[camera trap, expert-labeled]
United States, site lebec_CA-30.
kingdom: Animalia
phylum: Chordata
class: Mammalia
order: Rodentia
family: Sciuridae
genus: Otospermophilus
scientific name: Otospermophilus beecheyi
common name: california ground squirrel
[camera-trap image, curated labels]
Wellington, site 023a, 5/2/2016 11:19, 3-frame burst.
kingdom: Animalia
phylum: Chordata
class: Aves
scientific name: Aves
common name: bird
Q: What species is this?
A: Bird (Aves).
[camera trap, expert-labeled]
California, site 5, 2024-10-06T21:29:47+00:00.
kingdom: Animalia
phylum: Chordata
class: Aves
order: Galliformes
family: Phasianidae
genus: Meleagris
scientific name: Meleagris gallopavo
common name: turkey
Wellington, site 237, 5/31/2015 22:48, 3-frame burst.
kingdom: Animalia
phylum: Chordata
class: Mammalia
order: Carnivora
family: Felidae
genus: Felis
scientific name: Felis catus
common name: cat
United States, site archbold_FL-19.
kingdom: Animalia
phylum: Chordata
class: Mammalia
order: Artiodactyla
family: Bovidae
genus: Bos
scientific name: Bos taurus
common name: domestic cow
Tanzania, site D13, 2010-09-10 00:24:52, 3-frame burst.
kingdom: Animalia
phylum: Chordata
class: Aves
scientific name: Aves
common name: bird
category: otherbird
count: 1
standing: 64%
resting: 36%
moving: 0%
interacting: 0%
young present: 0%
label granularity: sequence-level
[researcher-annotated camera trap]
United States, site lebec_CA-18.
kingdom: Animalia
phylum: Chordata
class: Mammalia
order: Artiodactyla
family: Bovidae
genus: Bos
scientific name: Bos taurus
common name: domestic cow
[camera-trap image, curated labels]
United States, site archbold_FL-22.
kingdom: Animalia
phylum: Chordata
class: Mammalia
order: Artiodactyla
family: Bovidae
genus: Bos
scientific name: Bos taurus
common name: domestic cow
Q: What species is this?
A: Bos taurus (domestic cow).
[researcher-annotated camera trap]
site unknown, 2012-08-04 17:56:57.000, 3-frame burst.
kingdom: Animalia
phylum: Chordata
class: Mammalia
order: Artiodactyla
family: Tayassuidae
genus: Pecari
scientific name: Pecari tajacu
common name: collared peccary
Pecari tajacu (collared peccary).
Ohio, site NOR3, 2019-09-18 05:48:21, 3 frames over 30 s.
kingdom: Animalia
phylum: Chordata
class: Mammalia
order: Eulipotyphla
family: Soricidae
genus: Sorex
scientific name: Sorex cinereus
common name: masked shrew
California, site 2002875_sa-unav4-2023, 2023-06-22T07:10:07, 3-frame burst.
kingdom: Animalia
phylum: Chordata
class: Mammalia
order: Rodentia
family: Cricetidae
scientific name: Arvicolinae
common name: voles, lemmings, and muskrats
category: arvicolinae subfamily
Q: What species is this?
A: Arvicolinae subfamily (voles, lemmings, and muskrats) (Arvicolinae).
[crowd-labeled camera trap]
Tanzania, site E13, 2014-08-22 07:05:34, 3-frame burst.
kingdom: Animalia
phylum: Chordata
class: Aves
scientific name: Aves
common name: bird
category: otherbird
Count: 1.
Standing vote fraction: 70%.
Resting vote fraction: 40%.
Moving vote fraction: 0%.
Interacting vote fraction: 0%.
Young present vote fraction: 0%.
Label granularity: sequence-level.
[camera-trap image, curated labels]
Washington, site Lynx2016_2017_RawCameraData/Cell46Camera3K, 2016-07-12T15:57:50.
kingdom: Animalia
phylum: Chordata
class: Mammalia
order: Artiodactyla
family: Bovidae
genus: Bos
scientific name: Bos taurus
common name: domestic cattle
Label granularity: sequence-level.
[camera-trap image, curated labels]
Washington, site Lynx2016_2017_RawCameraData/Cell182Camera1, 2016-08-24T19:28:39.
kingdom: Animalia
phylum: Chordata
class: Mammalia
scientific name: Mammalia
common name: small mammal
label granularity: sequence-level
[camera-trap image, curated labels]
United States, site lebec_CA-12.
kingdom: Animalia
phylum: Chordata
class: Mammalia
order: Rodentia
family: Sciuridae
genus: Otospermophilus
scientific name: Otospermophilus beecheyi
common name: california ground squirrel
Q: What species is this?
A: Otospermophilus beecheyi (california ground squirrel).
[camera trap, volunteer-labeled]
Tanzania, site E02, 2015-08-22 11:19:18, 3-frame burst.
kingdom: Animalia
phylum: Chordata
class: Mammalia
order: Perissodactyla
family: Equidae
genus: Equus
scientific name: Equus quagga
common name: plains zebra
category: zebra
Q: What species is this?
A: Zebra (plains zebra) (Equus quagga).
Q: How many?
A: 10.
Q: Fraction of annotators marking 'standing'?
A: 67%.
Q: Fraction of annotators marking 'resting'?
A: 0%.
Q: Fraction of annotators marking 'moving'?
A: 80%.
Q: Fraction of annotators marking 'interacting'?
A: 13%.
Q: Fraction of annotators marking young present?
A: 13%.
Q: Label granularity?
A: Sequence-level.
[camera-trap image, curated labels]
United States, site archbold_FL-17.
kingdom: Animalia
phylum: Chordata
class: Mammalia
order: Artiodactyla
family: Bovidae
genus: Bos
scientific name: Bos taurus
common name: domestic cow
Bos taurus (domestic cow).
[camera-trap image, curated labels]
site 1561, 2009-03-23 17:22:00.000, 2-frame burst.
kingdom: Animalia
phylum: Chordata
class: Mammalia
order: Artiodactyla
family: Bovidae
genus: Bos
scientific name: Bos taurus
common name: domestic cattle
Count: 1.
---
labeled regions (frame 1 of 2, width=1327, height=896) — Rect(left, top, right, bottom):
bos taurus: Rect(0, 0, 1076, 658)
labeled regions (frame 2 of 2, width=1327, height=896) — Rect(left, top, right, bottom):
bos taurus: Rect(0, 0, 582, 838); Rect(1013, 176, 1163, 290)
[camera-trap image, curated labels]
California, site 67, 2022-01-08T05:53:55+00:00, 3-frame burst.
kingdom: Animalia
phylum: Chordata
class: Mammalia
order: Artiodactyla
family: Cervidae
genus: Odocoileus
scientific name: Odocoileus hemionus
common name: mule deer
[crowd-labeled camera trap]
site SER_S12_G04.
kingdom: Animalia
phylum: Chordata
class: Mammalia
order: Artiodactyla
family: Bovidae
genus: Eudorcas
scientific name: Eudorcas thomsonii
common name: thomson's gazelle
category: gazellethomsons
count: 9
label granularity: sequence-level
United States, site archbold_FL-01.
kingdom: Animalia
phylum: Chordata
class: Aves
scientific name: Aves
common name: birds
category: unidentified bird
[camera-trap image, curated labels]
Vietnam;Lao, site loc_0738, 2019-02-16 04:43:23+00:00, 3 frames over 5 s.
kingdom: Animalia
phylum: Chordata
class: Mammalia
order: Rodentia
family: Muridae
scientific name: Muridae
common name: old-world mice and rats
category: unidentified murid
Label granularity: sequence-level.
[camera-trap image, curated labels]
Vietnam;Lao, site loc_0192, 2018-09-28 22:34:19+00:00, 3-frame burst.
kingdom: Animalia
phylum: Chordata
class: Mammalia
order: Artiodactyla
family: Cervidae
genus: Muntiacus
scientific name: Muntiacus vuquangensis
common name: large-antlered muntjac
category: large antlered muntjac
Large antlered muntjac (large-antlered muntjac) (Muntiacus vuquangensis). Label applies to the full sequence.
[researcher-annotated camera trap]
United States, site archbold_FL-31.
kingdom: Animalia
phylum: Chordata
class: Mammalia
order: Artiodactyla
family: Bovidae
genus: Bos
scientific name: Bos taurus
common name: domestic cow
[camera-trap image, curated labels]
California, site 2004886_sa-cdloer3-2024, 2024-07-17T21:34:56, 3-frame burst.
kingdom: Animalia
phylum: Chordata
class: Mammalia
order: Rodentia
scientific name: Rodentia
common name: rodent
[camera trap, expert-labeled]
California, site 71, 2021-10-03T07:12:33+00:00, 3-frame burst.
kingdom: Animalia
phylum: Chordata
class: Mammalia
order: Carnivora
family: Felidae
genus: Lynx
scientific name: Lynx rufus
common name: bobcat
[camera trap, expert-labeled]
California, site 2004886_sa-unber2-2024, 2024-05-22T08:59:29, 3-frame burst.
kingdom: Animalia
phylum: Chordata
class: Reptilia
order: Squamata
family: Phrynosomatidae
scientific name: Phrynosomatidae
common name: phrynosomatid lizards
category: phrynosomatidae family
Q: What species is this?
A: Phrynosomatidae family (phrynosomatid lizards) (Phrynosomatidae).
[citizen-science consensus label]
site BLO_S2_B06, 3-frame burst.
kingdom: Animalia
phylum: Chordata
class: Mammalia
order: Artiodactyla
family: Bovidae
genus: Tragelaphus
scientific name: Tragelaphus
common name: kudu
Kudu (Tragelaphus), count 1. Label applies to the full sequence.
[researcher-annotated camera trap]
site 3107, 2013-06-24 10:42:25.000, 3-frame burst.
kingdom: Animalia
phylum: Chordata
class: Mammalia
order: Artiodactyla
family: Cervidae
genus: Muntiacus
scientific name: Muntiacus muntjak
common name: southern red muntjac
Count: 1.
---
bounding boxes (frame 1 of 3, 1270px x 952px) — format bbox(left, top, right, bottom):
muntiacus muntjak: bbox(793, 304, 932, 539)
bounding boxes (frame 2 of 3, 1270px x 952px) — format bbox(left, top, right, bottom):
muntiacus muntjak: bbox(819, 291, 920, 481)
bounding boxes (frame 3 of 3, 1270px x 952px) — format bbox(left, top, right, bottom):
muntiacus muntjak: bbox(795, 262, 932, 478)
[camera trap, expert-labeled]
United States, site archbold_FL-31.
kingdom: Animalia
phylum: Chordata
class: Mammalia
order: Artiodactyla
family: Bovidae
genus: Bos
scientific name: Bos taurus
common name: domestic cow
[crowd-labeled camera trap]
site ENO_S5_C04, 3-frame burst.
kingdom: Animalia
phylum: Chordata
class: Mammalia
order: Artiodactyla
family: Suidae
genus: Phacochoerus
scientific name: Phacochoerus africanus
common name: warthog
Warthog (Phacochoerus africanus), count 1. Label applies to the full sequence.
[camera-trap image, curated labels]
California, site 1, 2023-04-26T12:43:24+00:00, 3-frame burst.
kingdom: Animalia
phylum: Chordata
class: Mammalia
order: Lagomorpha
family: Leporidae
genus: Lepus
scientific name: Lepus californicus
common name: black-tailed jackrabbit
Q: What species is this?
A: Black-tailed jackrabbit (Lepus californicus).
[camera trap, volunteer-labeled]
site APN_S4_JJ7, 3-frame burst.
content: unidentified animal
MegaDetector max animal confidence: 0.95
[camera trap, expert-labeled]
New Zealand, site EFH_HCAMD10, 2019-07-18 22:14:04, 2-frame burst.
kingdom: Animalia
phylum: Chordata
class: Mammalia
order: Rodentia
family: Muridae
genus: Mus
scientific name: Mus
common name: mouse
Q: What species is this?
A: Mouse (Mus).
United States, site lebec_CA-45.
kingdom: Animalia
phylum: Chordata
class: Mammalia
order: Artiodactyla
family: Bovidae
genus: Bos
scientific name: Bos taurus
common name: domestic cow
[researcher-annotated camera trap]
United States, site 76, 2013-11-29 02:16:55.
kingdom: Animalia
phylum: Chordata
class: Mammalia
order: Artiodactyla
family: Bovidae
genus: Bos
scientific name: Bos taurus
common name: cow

++++++

◆ **Exercise aim**
In the material above, find every line that has the string "over" and pull those lines out.

◆ **Finished exercise**
Ohio, site NOR3, 2019-09-18 05:48:21, 3 frames over 30 s.
Vietnam;Lao, site loc_0738, 2019-02-16 04:43:23+00:00, 3 frames over 5 s.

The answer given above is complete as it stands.